(09/17/2009, 12:34 AM)mike3 Wrote: We can reverse the summation signs to get this in the form of a power series in x^k:
\(
\sum_{n=1}^{\infty} \sum_{k=1}^{n} \frac{f^{(n-1)}(0)}{n!} {n \choose k} B_{n - k} x^k = \sum_{k=1}^{\infty} \left(\sum_{n=1}^{\infty} \frac{f^{(n-1)}(0)}{n!} {n \choose k} B_{n - k}\right) x^k
\)
Yes, I did a similar derivation here and Ansus confirmed the formula here. Can you check whether our derivations coincide? (I did not consider the constant term though.)
Quote:So each coefficient of the power series for the continuum sum is itself a series, which may or may not converge. It turns out that for some functions, the coefficients for the continuum sum do not converge even if there the other series has nonzero radius of convergence.
Good that you raise this topic. I already asked Ansus about it, but it seems he is not so interested in the convergence stuff, or simply has no answers.
It also seems that Markus Mueller defines his fractional sum in a different way. Maybe this is due to exactly those convergence issues.

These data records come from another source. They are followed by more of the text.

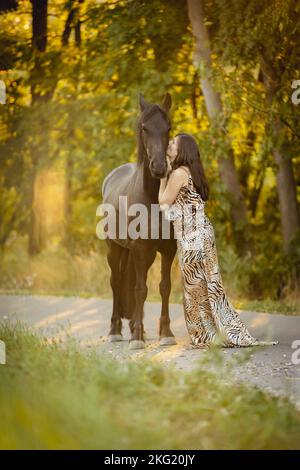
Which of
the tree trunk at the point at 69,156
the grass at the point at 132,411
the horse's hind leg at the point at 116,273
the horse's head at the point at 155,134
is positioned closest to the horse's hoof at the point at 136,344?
the horse's hind leg at the point at 116,273

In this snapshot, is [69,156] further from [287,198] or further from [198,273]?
[198,273]

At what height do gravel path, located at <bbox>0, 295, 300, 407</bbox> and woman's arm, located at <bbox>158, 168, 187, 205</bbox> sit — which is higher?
woman's arm, located at <bbox>158, 168, 187, 205</bbox>

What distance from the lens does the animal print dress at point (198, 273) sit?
8.82 m

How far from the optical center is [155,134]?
28.2 feet

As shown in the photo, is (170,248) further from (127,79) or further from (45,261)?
(45,261)

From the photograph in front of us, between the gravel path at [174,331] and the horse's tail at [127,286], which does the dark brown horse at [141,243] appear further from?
the gravel path at [174,331]

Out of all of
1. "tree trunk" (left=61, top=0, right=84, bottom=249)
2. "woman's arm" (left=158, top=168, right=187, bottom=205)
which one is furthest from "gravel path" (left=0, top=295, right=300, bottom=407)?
→ "tree trunk" (left=61, top=0, right=84, bottom=249)

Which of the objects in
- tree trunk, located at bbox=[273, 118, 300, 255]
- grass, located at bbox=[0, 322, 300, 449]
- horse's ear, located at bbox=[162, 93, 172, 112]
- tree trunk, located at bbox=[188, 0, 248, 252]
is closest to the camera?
grass, located at bbox=[0, 322, 300, 449]

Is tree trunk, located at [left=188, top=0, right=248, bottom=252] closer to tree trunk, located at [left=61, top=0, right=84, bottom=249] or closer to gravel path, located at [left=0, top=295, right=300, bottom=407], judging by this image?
gravel path, located at [left=0, top=295, right=300, bottom=407]

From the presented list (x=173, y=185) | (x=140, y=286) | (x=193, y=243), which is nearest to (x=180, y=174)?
(x=173, y=185)

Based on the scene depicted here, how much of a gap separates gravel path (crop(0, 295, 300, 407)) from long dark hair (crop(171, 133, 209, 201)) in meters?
1.68

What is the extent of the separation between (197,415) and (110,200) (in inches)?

Quote:I suspect, that for any function that is not entire, i.e. whose power series has finite radius of convergence, and this includes tetration (note the presence of a singularity at z = -2), this will not work. If you try the above sum formula with the coefficients for log(1 + x), you'll see it won't work, despite the fact that the continuum sum for log(1 + x) exists and has a power series expansion at 0.
Would be interesting to have some theorem on when the coefficients of the extended/continuum sum converge. Can you prove your claim about the sum of entire functions?